Sivyj Yar’s main lyrical concerns deal with Russian / Slavic mythology, past cultural and pagan heritage and pride. On this album though, to judge from the songs’ titles translated into English, the theme is the suffering of rural villages and peasants, as an important strand in the make-up of the Russian character, its stoicism and patience in the face of hardship and disaster. The arrangement of the songs suggests a definite narrative from the initial disaster (perhaps a mass burning?) to its aftermath: all appears to be hopeless and the whole world seems to be shutting down. Listeners might presume that Nature will reclaim the abandoned fields and the fallen wooden houses of peasants either killed or long gone away.
The music takes in many influences from folk to post-metal and features various acoustic instruments such as violin, cello and flute but essentially it is melodic and often pop-friendly post-BM with an emphasis on catchy tremolo-guitar riffs, capable lead guitar soloing and often very good drumming. Bass guitar sometimes follows its own path through the music and in a number of tracks nature-based field recordings like falling water may be used. Songs coast along at a brisk pace and main man Vladimir finds room for blast-beat drumming sequences.
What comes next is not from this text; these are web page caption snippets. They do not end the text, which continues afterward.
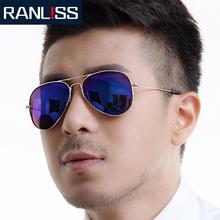 2017正品 新款偏光太阳镜男时尚蛤蟆镜 驾驶太阳眼镜近视炫彩墨镜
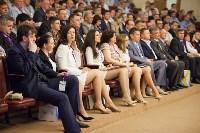 В Туле наградили победителей премии «Бизнес-Успех», Фото: 4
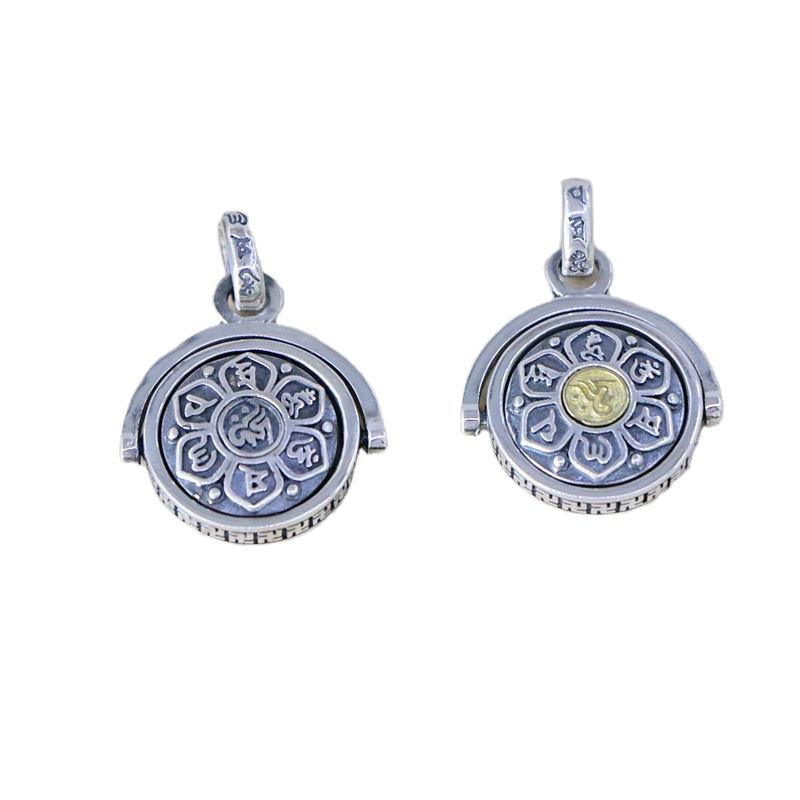 Taiyin antique nine palaces and eight trigrams PendantS925 Sterling Silver six character mantra necklace with rotatable Pendant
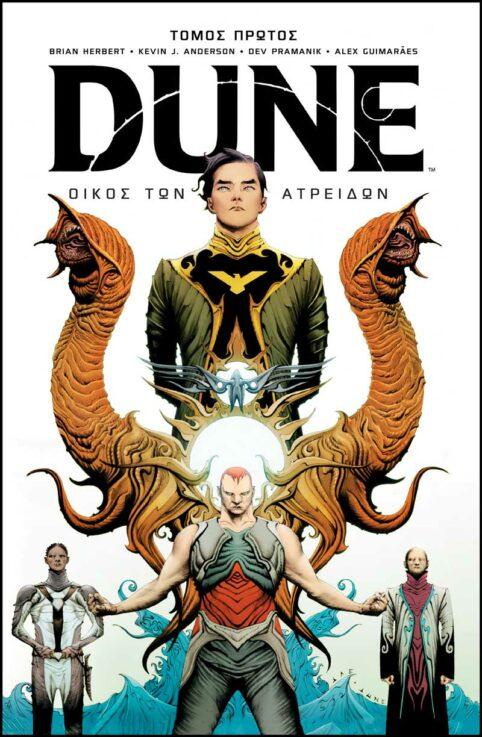 DUNE_OIKOS-ATREIDON1_Graphic-novel_2021_new
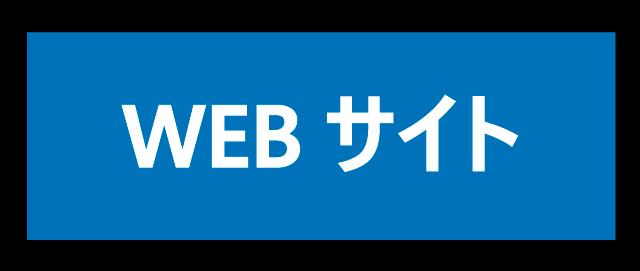 WEBサイトプラスマーケティング1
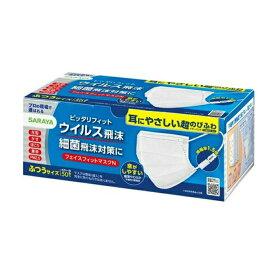 【×2箱セット送料込み】サラヤ フェイスフィットマスク ふつう 50枚 息がしやすい極薄やわらか不織布3層構造 4973512512780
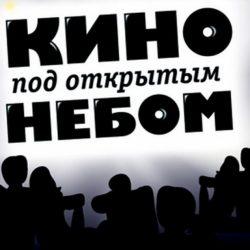 Кинотеатры Коктебеля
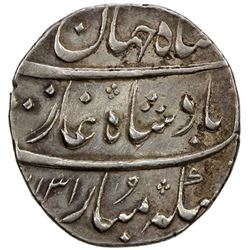 MUGHAL: Shah Jahan II, 1719, AR rupee (11.49g), Surat, AH1131 year one (ahad). EF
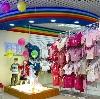 Детские магазины в Богатом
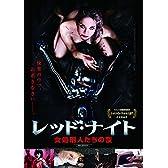 レッド・ナイト 女処刑人たちの夜 LBXC-509 [DVD]
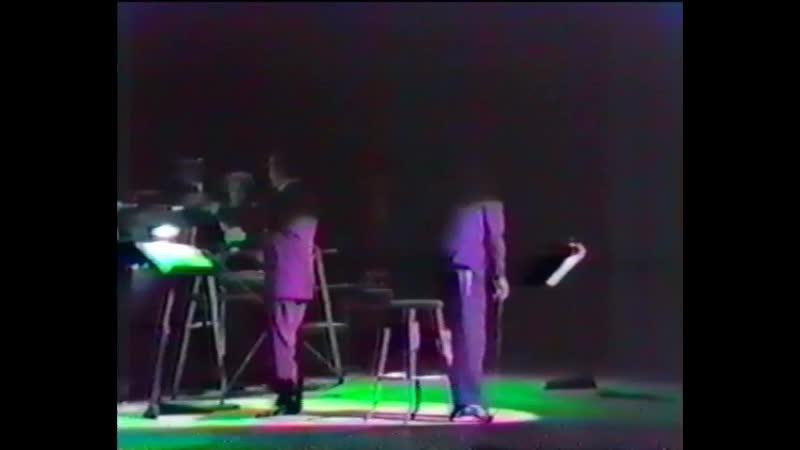 MBD sings in NEW YORK november 1986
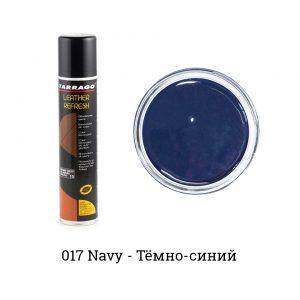 Аэрозоль-краситель для гладкой кожи Leather Refresh, 200мл. (темно-синий bleu)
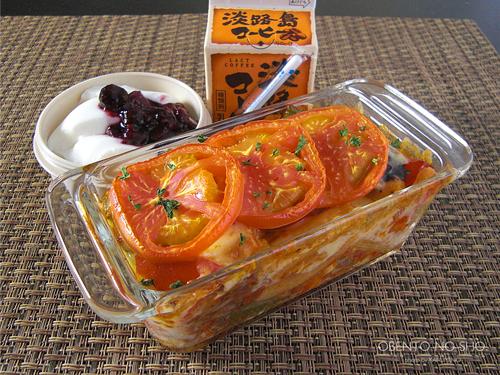ラタトゥイユのオーブン焼き弁当01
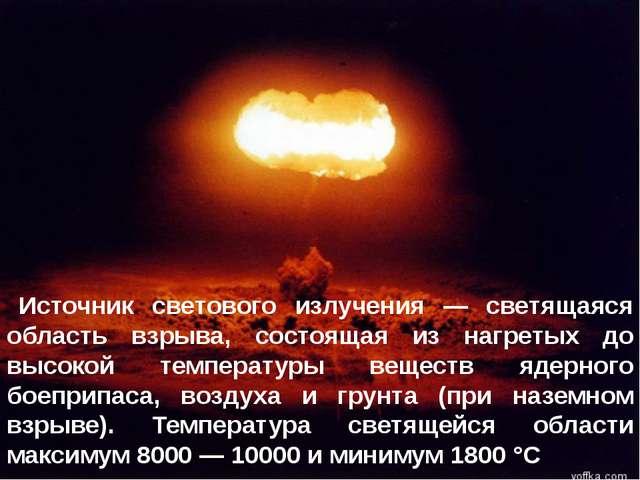 Источник светового излучения — светящаяся область взрыва, состоящая из нагрет...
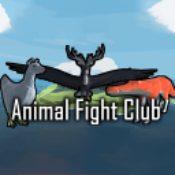 动物搏击俱乐部手机版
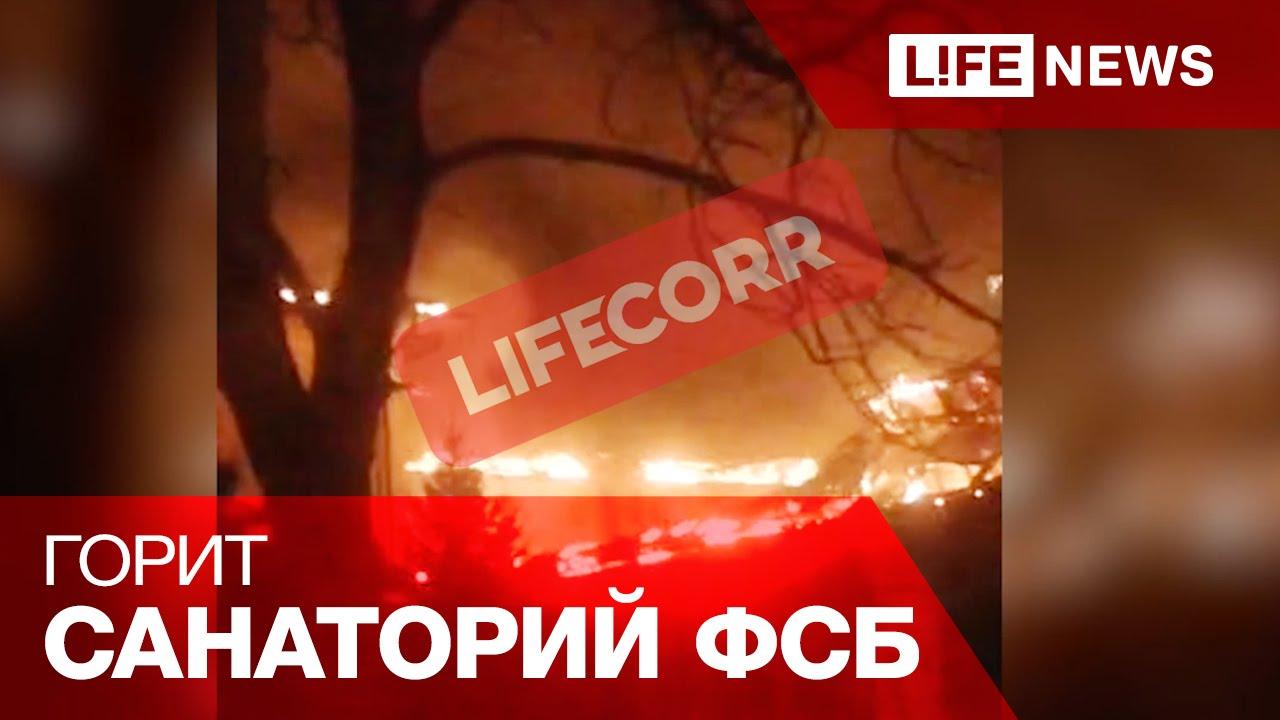 Предновогодний феерверк: В Ессентуках горит санаторий ФСБ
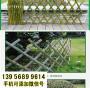 新闻:崇左宁明县pvc护栏,碳化木护栏竹篱笆pvc绿化栅栏竹篱笆竹子栅栏@厂家价格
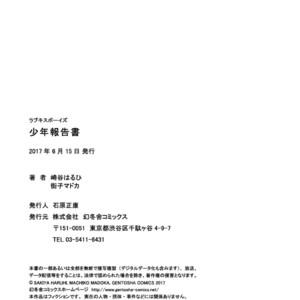 [Sakiya Haruhi & Machiko Madoka] Shounen Houkokusho [Eng] – Gay Comics image 029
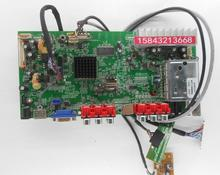 LCT32SJ motherboard 6M16 V2.0-C MST6E16GS-LF with V315B6-L02 screen
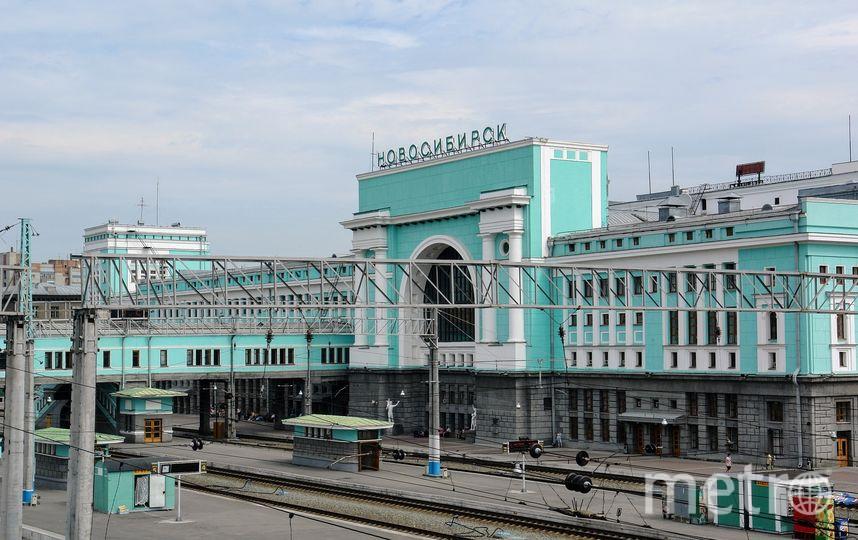 Новосибирск. Фото Pixabay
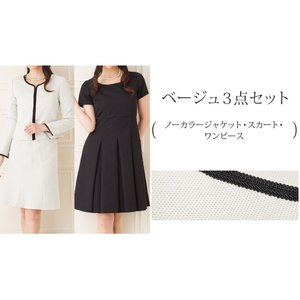 入学式 スーツ ママ 3点セットブレードラインドットフォーマルスーツ|sutekitaiken|12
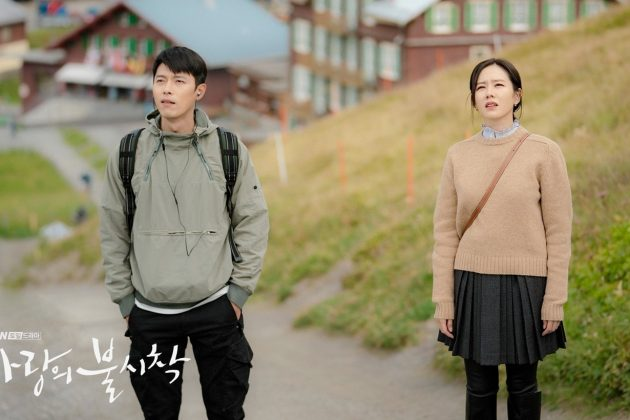 celine Son Ye jin Crash Landing on You bags clothes style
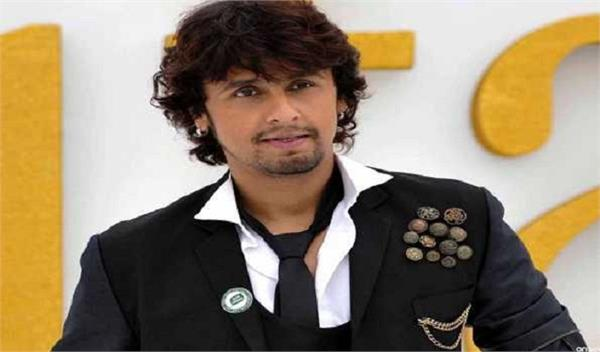 singer sonu nigam issued recovery notice to return advance fee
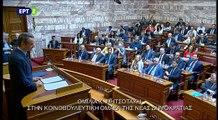 Ομιλία Κυριάκου Μητσοτάκη στην Κ.Ο. της ΝΔ (πρώτο μέρος)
Each track is crafted with thought and care, with the result that while there might be a lot of music in each song, it never sounds rushed or confused and each instrument can be heard clearly, though the quality of production might not be great (it sounds a little bleached). Background cold space-ambient synth wash on some tracks gives the music a chilling, despairing effect and there is a strong sense of hopelessness.
There can be a lot to absorb here and I would have preferred the album to be a bit slower to allow the melancholy, the loneliness and the dark atmosphere to make more impression than they do. The singing can be thin and ragged and it has to fight for attention above the guitars and the swirling violin melodies. The odd occasion where one instrument might be allowed to play, to express the despair and hopelessness in the lyrics, would have been very welcome. There are moments where a bluesy-sounding guitar appears and they carry intense emotion. Sivyj Yar could have brought in a balalaika or zither for an even more folk-flavoured rural BM style that would make the music stand out more among his post-BM contemporaries.
In my view, this is a very good album but it could have been much better with a less generic and commercial-sounding post-BM influence and more Slavic folk and ambient elements.